Keith Marshall and Todd Gurley Hope To Break Stigma
The Georgia Bulldogs have recruited a lot of talented running backs in recent years, many of whom have shown flashes of their immense talent and potential early in their careers. However, in the recent history of Georgia football, so many of those talented running backs have flamed out early, never lived up to the hype they once garnered and failed to reach their full potential as a player.
Names like Caleb King, Washaun Ealey and Isaiah Crowell fit this mold of great potential that never materialized, much to the dismay and frustration of Georgia fans. Whether it was due to injury, poor work ethic, off-field problems, academic issues or some other reason, so many of Georgia’s recent running backs have failed to live up to their promise. It’s become a trend for members of the Bulldogs backfield and a bit of a stigma as well.
Now, next in line to face that stigma is last year’s fantastic freshmen duo of Keith Marshall and Todd Gurley.
Both Marshall and Gurley burst onto the scene last season as true freshmen after both were highly regarded high school players. Marshall was the top-rated high school running back in the class of 2012 and ran for 759 yards with eight touchdowns for the Bulldogs last season. Gurley wasn’t quite as highly rated, but he was a four-star recruit and he immediately took the reins as Georgia’s starting running back. Gurley finished the season with 1,385 rushing yards, second in the SEC behind only Heisman winner Johnny Manziel, and 17 touchdowns.

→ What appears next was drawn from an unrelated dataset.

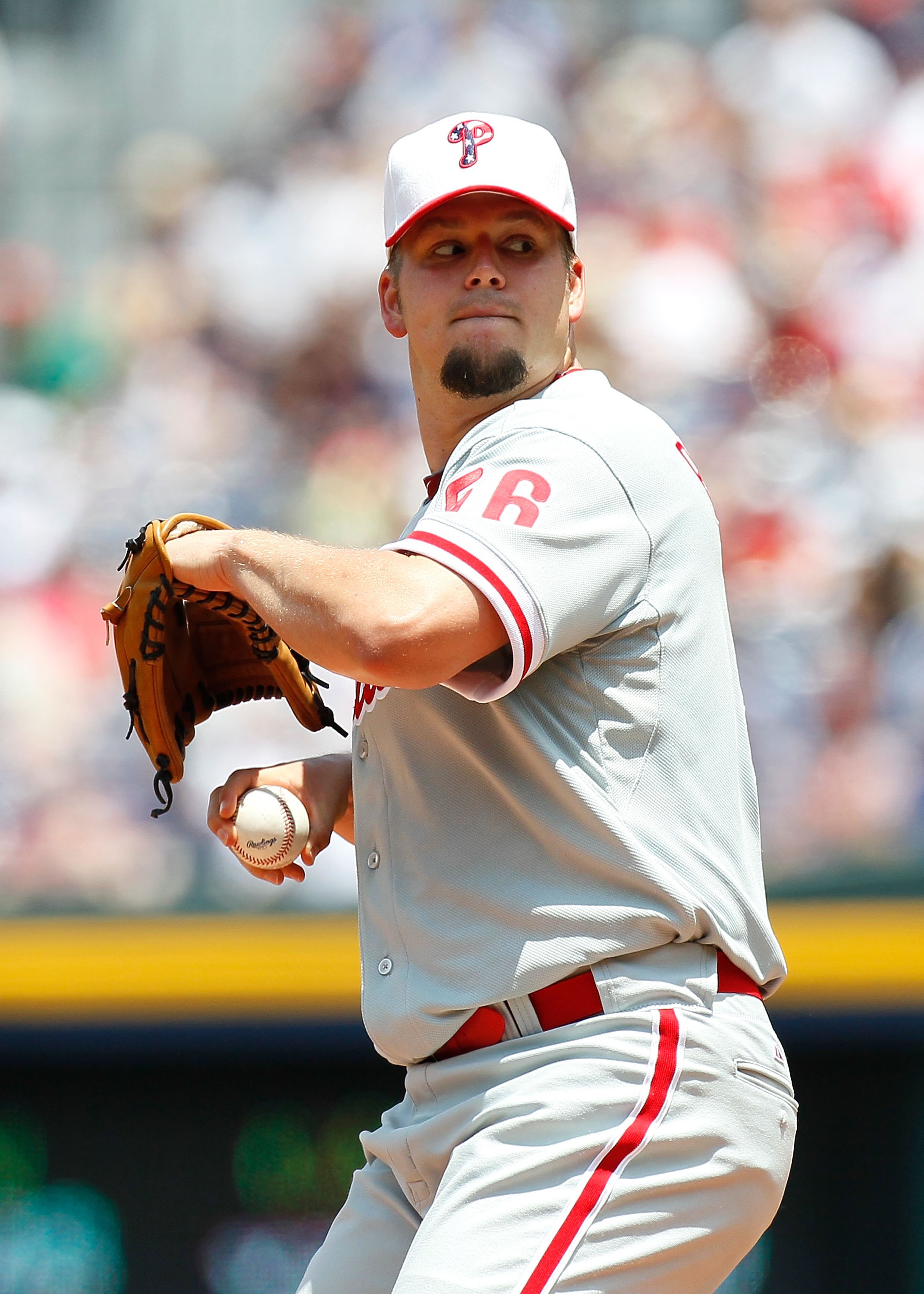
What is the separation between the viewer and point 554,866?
5.74ft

The two true freshmen formed an incredible 1-2 punch in Georgia’s backfield that gave the Bulldogs a dynamic rushing attack, which helped them reach the SEC championship game for the second straight season. However, now Marshall and Gurley must find a way to repeat that success in 2013 and avoid the stigma that has plagued Georgia running backs over the past several years.
Both Marshall and Gurley fit the profile of Georgia’s star running backs of the past that burned out early in their careers. They were both highly-ranked recruits with great promise and potential and they both played early in their college careers with considerable success, giving Georgia fans hope that they could continue to perform at a high level for years to come. Both of them do seem to have a good head on their shoulders and a sense of maturity that some of their predecessors may have lacked.
But it doesn’t always take a lot to derail a promising career and what gets in the way isn’t always preventable. So as Marshall and Gurley move forward into their sophomore year, they won’t just be fighting each other for playing time and they won’t just be fighting to get Georgia back to the SEC Championship game. They’ll be fighting the stigma of failure and disappointment that has tarnished the careers of the Bulldog running backs who came before them.
Both players appear capable of rising above this stigma and Georgia does have the benefit of having two great running backs should one of them fall victim to it, but sophomore slumps are far too prevalent and the history of Georgia running backs too disappointing to think that Marshall and Gurley can rise above it–until they prove otherwise.